スピノザから学ぶ自由な生き方 7

 話はそれますが、「世界は善に満ちているトマス・アクィナス哲学講義」の著者山本芳久は、同書の中でこう言っています。「哲学の古典を丁寧に読むというのは、けっこう大変な作業で、何十年も読んでいる専門家でもよくわからないところがたくさんあるものなのです。同業の人たちと読書会を開いても 1-2ページのテキストに関して何時間も議論して、結局分からない箇所が多数残ることもあります。というか、むしろその方が多いのです」と正直に告白されています。ですから、素人の私がわからなくても全然おかしくないのです。いろいろなスピノザの解説書を見てみても、わかっているところを中心に論じているというような感じがします。

 スピノザのエチカ 第5部「知性の能力あるいは人間の自由について」の後半に行きましょう。これで最後です。

::::

課題内容 — 本文のうち、「話はそれますが、「世界は善に」から「るというような感じがします。」までの部分を一字一句変えずに繰り返せ。 ここにある行は使わなくてよい。

データ行 —
::::

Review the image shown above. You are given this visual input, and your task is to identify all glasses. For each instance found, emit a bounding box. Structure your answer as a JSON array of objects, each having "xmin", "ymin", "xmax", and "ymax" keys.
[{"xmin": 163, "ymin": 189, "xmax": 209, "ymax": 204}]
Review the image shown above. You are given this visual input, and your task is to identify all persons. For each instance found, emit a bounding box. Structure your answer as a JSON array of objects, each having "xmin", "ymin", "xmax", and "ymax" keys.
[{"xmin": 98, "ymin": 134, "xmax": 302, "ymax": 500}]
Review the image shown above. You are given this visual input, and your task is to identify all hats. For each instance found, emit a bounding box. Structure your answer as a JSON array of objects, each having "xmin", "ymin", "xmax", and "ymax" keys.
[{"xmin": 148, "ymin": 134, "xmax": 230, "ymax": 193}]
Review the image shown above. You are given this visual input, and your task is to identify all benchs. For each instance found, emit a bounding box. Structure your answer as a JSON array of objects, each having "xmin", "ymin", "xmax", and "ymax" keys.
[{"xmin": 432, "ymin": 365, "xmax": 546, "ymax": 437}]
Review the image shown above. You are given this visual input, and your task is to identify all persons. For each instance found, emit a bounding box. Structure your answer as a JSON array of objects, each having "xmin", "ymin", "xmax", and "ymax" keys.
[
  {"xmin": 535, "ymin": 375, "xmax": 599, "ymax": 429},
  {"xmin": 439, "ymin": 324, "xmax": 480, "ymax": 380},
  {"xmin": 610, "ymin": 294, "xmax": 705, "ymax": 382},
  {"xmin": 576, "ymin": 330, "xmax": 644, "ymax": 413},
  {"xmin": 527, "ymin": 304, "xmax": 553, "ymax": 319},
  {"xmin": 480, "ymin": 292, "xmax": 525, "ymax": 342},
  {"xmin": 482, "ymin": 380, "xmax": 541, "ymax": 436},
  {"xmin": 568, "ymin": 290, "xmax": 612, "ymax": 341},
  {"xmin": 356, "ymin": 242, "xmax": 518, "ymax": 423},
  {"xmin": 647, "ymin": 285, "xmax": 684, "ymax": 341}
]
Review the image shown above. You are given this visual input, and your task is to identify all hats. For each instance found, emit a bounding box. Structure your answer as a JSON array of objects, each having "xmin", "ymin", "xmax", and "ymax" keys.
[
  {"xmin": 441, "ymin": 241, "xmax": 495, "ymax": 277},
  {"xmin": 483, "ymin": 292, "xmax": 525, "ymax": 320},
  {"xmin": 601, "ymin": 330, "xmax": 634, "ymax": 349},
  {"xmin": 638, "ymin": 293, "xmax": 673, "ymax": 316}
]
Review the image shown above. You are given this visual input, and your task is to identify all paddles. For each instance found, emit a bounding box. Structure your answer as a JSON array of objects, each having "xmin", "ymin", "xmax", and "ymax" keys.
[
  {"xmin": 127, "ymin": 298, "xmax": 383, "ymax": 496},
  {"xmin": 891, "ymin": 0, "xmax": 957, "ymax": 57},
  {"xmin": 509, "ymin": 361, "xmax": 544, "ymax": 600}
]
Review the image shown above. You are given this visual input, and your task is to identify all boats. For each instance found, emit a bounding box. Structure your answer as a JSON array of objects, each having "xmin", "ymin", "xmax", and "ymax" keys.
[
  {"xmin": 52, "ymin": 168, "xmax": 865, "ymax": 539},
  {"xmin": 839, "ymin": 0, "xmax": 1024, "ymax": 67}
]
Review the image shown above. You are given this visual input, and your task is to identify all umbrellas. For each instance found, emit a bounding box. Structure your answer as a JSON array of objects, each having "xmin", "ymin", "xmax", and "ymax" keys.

::::

解答 —
話はそれますが、「世界は善に満ちているトマス・アクィナス哲学講義」の著者山本芳久は、同書の中でこう言っています。「哲学の古典を丁寧に読むというのは、けっこう大変な作業で、何十年も読んでいる専門家でもよくわからないところがたくさんあるものなのです。同業の人たちと読書会を開いても 1-2ページのテキストに関して何時間も議論して、結局分からない箇所が多数残ることもあります。というか、むしろその方が多いのです」と正直に告白されています。ですから、素人の私がわからなくても全然おかしくないのです。いろいろなスピノザの解説書を見てみても、わかっているところを中心に論じているというような感じがします。